IN THE SUPREME COURT
OF THE REPUBLIC OF VANUATU
(Criminal Jurisdiction)


Criminal Case No. 48 of 2003.


PUBLIC PROSECUTOR


-v-


ATIS WILLIE


Mr. Eric Csiba for the State
Mr. Bartels for the accused


SENTENCE


Mr. Willie, you appear for sentence today on two charges of Unlawful Sexual Intercourse with girl under care and protection. The charge of unlawful sexual intercourse with girl under care and protection is a very serious crime and carries a maximum penalty of 10 years. You have pleaded guilty to both charges.


The victim is 17 years of age and is your step daughter. You have been living together with her mother in a de facto relationship since 1995. This is a period of some 8 years. During this period you have been playing the role of a father to the victim and her two sisters and three brothers. You have been helping their mother caring for them. In other words, you have been taking care of them and treating them as your own children. They have been under your care and protection. They look up to you as their father for protection, comforts and other needs that a father provides for his children.

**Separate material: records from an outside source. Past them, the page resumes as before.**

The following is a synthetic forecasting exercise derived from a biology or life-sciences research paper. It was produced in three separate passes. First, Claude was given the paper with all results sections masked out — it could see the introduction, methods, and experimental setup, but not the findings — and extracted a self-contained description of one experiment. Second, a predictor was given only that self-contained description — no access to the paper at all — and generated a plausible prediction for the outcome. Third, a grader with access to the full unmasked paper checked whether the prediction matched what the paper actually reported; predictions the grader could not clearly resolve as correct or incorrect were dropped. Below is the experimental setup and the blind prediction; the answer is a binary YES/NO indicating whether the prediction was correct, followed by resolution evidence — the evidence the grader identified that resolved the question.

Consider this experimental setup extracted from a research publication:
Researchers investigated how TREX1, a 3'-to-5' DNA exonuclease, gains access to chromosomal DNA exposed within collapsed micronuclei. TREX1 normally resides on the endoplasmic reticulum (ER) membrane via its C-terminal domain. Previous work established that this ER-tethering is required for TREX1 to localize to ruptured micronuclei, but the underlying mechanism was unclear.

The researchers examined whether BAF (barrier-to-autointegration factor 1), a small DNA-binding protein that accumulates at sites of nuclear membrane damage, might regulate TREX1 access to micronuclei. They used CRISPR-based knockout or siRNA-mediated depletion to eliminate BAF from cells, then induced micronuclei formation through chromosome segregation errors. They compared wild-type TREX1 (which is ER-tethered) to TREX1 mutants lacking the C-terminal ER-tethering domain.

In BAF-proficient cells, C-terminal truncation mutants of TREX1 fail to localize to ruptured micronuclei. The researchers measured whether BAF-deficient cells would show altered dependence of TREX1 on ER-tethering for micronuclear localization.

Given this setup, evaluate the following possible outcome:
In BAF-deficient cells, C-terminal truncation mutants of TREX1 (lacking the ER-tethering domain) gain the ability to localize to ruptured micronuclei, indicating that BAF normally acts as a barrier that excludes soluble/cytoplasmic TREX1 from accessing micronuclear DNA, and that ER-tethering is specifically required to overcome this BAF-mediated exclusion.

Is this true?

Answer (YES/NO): NO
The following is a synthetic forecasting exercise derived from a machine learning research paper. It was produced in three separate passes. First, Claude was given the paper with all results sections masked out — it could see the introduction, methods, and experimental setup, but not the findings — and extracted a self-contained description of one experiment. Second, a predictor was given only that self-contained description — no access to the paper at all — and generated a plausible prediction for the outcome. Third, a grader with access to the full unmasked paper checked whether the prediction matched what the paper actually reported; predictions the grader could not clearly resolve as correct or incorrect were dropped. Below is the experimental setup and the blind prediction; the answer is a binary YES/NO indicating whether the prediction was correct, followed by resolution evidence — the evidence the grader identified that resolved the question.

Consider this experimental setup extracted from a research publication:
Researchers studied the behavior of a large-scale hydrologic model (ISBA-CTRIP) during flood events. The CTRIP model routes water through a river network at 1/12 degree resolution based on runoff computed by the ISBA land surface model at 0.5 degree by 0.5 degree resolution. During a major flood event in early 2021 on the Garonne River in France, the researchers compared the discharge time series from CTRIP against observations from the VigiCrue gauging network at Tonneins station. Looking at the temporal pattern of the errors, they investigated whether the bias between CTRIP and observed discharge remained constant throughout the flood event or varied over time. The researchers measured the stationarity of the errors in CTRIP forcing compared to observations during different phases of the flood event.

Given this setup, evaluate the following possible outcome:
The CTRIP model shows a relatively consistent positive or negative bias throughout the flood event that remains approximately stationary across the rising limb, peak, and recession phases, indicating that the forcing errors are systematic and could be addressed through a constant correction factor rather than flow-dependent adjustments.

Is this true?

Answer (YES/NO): NO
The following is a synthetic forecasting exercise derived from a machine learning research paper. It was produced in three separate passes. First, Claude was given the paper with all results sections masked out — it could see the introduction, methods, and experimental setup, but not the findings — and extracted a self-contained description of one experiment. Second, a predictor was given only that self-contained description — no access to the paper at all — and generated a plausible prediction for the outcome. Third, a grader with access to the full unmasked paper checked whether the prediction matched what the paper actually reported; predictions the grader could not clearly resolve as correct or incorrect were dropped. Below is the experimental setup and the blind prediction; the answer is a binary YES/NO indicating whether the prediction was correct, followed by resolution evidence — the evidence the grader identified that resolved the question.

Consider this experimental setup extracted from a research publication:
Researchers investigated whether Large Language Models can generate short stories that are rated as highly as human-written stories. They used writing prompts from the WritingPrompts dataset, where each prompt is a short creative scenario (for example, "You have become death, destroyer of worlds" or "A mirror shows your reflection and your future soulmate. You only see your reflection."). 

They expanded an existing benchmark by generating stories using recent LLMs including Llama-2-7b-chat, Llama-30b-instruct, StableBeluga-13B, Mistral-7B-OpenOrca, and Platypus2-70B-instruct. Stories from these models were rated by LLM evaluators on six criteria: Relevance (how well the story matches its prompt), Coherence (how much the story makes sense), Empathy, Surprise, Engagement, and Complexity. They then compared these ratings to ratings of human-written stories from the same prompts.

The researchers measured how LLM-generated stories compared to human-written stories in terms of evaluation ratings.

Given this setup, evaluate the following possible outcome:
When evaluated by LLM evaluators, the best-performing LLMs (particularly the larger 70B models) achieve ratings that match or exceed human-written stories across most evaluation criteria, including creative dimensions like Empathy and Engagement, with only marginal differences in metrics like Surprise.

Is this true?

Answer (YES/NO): NO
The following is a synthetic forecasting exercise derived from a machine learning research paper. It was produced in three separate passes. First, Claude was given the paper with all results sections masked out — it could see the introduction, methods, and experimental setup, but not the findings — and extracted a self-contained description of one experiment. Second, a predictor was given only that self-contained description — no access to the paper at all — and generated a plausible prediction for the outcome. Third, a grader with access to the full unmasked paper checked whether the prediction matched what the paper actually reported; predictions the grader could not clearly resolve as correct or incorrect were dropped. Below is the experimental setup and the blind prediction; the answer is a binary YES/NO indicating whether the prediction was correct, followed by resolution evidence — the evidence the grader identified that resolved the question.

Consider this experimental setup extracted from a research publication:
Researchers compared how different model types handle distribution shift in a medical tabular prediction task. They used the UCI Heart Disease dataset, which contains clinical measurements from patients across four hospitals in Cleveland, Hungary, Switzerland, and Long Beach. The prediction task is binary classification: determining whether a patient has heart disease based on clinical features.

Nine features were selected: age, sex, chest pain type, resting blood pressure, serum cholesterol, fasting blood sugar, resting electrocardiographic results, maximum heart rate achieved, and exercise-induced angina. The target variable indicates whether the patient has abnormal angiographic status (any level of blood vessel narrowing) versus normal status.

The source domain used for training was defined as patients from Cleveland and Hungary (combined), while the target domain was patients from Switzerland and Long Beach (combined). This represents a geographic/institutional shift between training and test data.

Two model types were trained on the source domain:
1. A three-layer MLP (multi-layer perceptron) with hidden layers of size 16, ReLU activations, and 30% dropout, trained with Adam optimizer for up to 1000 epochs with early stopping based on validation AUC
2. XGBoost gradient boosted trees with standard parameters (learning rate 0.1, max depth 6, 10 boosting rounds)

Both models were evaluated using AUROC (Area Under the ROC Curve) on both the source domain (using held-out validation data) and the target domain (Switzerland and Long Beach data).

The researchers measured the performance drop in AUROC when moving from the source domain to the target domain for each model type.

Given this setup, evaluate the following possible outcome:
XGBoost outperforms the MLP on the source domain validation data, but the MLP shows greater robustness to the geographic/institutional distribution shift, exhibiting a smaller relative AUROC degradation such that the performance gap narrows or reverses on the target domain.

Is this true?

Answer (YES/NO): NO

You lived with the victim’s mother for sometime on Epi before moving to Port Vila. Around June 2003, the victim came to live with you at Namburu, Port Vila. It was during this time in June that you took advantage of the fact that her mother had gone to work at Manples, she was alone in the room, lying on a mat faced down because she had a headache. You approached her without her knowledge and held her down and had intercourse with her. You told her to keep quiet. You commanded her what to do to enable you to continue to have intercourse with her.


When you had finished having intercourse with the victim you told her not to tell anyone, that if she did, you would kill her. These were threatening words that you used to ensure that your unlawful act must remain a secret.


In October 2003, at Forari, you again had sexual intercourse with the victim. Again you took advantage of the fact that she was alone in the garden. You took her by her hands and pulled her into the bush and had sexual intercourse with her. After this second incident the victim ran to her uncle Alick and told him about the incident and then later told her mother and ultimately the Police.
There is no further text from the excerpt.